**EXTRACTED TEXT**
# # # #
BACKGROUND OF THE INVENTION

1. Field of the Invention

The invention relates to a method of protecting building construction material surfaces from the growth of microbes by the application of a water based composition onto the material surfaces.

2. Prior Art

Problems with mold growth in building construction materials is becoming more frequent with the changes being made for higher energy efficiency. Buildings are now typically constructed with vapor barriers on the exterior walls behind the final cladding in warm humid climates, and with the vapor barrier behind the interior wall facing material in cold climates. However, air leaks in the constructed wall allow for moisture ladened air to pass into the wall cavity where it can condense either within the cool insulation or on the interior side of the vapor barrier when the cool surfaces are below the dew point. Once elevated moisture conditions exist within the wall cavity, mold can quickly grow on supportive cellulosic surfaces like structural wood or paneling, paper facings or on gypsum wall board. Mold growth can also occur during construction when building materials are exposed to the weather for several months, and become damp or wet for an extended time from moisture absorption due to rain or ground moisture. Mold growth on building surfaces is now a source of fear for building occupants due to media coverage on people contacting mold related illnesses from exposure to mold spores and toxins in contaminated buildings.
# # # #
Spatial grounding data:
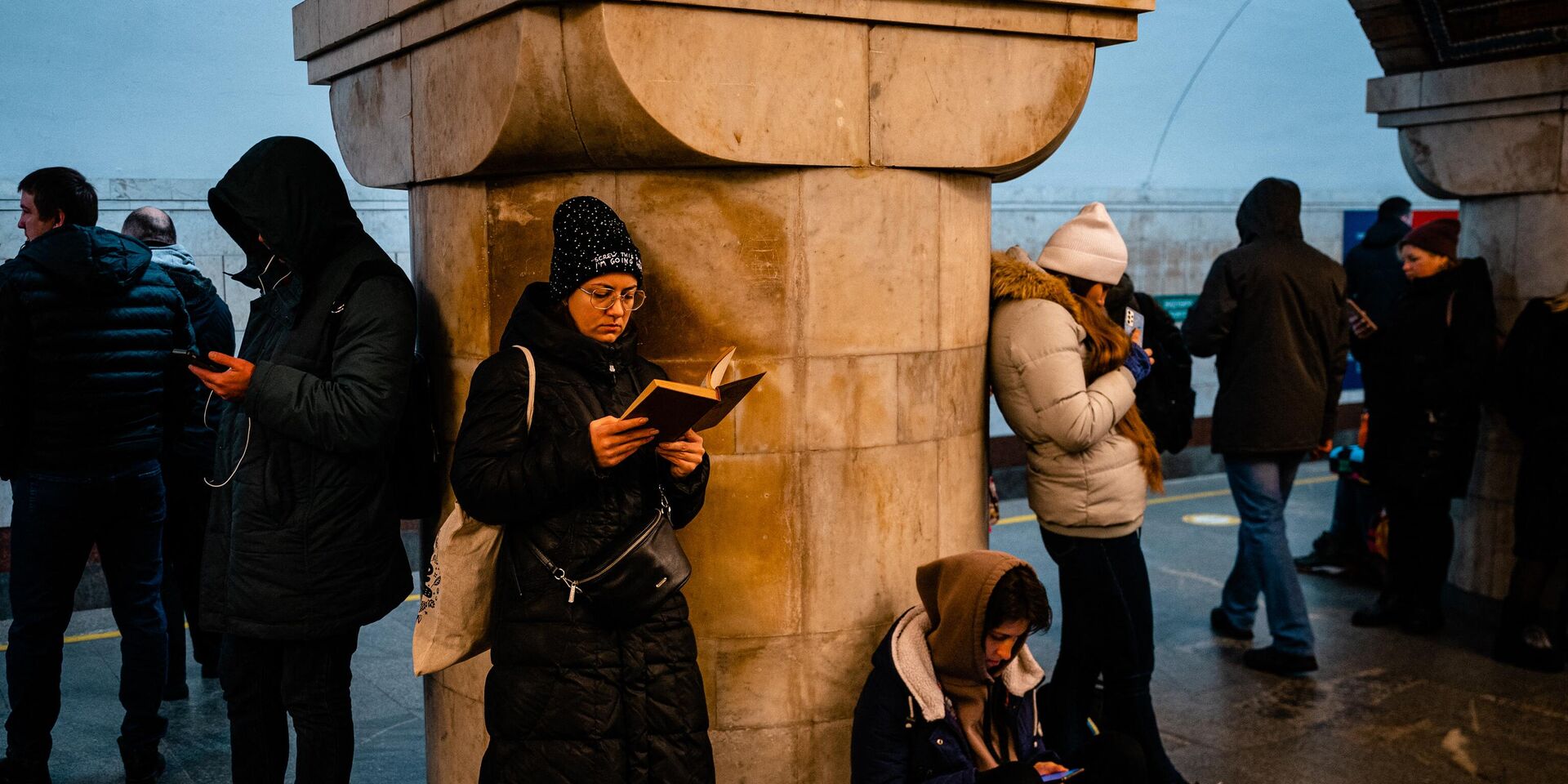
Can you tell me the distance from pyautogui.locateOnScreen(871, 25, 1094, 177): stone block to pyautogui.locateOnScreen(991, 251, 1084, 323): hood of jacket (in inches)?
12.7

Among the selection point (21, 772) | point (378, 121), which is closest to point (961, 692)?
point (378, 121)

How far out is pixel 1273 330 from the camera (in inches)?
235

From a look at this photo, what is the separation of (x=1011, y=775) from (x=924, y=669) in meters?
0.31

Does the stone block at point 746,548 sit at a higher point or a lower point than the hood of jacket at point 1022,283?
lower

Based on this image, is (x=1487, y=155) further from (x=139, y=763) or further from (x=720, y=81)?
(x=139, y=763)

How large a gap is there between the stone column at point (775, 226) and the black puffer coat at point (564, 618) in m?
0.55

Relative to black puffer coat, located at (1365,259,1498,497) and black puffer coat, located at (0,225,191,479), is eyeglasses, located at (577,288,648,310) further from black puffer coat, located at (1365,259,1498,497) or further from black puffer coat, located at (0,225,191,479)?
black puffer coat, located at (1365,259,1498,497)

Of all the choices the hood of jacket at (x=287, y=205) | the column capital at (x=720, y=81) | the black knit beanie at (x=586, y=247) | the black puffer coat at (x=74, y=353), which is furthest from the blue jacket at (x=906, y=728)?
the black puffer coat at (x=74, y=353)

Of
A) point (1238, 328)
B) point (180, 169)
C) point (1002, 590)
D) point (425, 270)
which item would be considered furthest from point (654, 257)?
point (180, 169)

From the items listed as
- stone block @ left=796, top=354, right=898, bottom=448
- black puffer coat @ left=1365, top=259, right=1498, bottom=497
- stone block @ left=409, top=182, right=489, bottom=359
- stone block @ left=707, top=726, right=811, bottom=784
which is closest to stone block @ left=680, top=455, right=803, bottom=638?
stone block @ left=796, top=354, right=898, bottom=448

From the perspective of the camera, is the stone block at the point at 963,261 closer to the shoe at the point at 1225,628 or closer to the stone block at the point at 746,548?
the stone block at the point at 746,548

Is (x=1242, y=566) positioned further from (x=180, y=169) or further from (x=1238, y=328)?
(x=180, y=169)

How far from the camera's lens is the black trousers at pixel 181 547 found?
5547 millimetres

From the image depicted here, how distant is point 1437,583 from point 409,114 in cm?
523
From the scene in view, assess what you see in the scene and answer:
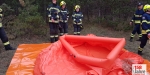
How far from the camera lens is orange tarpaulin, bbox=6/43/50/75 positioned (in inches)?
185

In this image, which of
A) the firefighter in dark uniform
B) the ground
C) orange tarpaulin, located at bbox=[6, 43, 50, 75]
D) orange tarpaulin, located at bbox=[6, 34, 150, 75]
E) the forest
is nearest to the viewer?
orange tarpaulin, located at bbox=[6, 34, 150, 75]

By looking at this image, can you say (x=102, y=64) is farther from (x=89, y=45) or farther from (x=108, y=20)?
(x=108, y=20)

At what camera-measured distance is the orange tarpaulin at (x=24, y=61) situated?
15.5ft

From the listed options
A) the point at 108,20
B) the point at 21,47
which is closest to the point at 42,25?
the point at 21,47

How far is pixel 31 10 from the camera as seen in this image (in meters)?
8.27

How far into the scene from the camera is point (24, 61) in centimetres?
524

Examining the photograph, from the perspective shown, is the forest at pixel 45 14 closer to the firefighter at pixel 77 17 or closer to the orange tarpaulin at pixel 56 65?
the firefighter at pixel 77 17

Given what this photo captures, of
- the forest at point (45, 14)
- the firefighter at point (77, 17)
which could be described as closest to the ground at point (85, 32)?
the forest at point (45, 14)

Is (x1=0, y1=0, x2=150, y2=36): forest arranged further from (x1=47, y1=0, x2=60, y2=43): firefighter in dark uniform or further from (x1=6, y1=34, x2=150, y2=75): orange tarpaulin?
(x1=6, y1=34, x2=150, y2=75): orange tarpaulin

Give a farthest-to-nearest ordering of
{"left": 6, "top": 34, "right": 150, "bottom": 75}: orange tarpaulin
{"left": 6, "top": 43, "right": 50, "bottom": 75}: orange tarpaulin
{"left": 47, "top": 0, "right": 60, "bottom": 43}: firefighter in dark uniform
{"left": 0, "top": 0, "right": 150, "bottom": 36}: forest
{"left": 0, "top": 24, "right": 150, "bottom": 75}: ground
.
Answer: {"left": 0, "top": 0, "right": 150, "bottom": 36}: forest
{"left": 47, "top": 0, "right": 60, "bottom": 43}: firefighter in dark uniform
{"left": 0, "top": 24, "right": 150, "bottom": 75}: ground
{"left": 6, "top": 43, "right": 50, "bottom": 75}: orange tarpaulin
{"left": 6, "top": 34, "right": 150, "bottom": 75}: orange tarpaulin

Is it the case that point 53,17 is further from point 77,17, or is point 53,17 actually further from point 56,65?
point 56,65

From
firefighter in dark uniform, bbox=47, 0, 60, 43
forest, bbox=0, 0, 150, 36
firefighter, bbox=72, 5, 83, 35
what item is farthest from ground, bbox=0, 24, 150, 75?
firefighter, bbox=72, 5, 83, 35

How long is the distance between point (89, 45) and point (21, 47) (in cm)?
208

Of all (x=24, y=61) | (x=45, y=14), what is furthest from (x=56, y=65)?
(x=45, y=14)
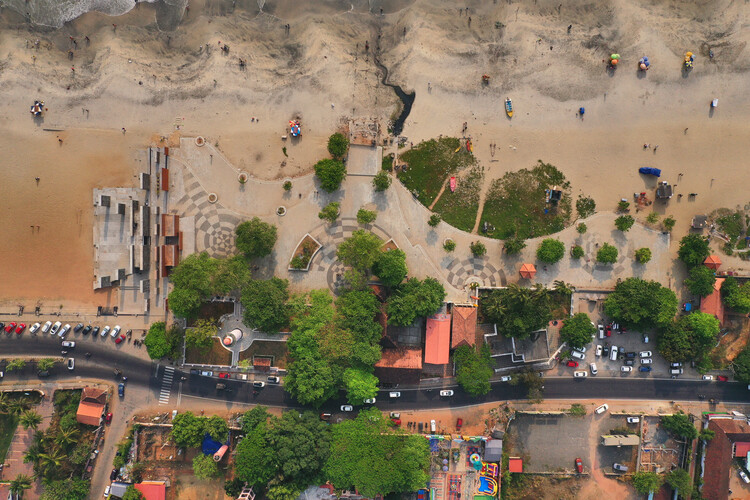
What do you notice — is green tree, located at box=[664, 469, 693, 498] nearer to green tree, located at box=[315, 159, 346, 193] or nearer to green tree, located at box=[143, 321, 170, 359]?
green tree, located at box=[315, 159, 346, 193]

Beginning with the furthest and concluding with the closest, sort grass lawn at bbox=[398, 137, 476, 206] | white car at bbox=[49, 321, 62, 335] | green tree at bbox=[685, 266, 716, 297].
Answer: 1. white car at bbox=[49, 321, 62, 335]
2. grass lawn at bbox=[398, 137, 476, 206]
3. green tree at bbox=[685, 266, 716, 297]

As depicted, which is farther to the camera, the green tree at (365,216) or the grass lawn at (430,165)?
the grass lawn at (430,165)

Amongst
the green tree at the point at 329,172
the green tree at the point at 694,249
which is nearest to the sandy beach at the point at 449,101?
the green tree at the point at 694,249

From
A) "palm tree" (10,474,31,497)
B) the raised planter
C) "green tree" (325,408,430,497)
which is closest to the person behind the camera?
"green tree" (325,408,430,497)

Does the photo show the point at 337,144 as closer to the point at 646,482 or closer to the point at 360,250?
the point at 360,250

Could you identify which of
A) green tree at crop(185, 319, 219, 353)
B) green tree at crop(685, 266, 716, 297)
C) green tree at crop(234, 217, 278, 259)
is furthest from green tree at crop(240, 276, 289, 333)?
green tree at crop(685, 266, 716, 297)

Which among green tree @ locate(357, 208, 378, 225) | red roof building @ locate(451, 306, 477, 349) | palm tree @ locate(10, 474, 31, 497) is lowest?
palm tree @ locate(10, 474, 31, 497)

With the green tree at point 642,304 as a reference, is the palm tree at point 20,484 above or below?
below

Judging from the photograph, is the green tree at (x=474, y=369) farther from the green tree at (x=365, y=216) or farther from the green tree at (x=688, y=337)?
the green tree at (x=688, y=337)
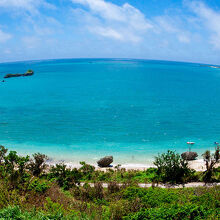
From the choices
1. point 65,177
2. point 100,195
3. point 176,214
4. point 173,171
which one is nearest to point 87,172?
point 65,177

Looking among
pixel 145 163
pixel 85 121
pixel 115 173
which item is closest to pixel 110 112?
pixel 85 121

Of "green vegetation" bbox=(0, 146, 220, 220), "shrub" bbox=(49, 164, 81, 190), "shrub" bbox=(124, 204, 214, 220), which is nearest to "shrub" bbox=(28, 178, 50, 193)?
"green vegetation" bbox=(0, 146, 220, 220)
# # # #
**PROBLEM REQUIREMENTS**
Answer these questions about the text on mold growth in building materials.
1. What kind of composition does the invention apply onto material surfaces?
2. In cold climates, where is the vapor barrier placed?
3. During construction, for how long may building materials be exposed to the weather?

**ANSWER**
1. A water based composition.
2. Behind the interior wall facing material.
3. For several months.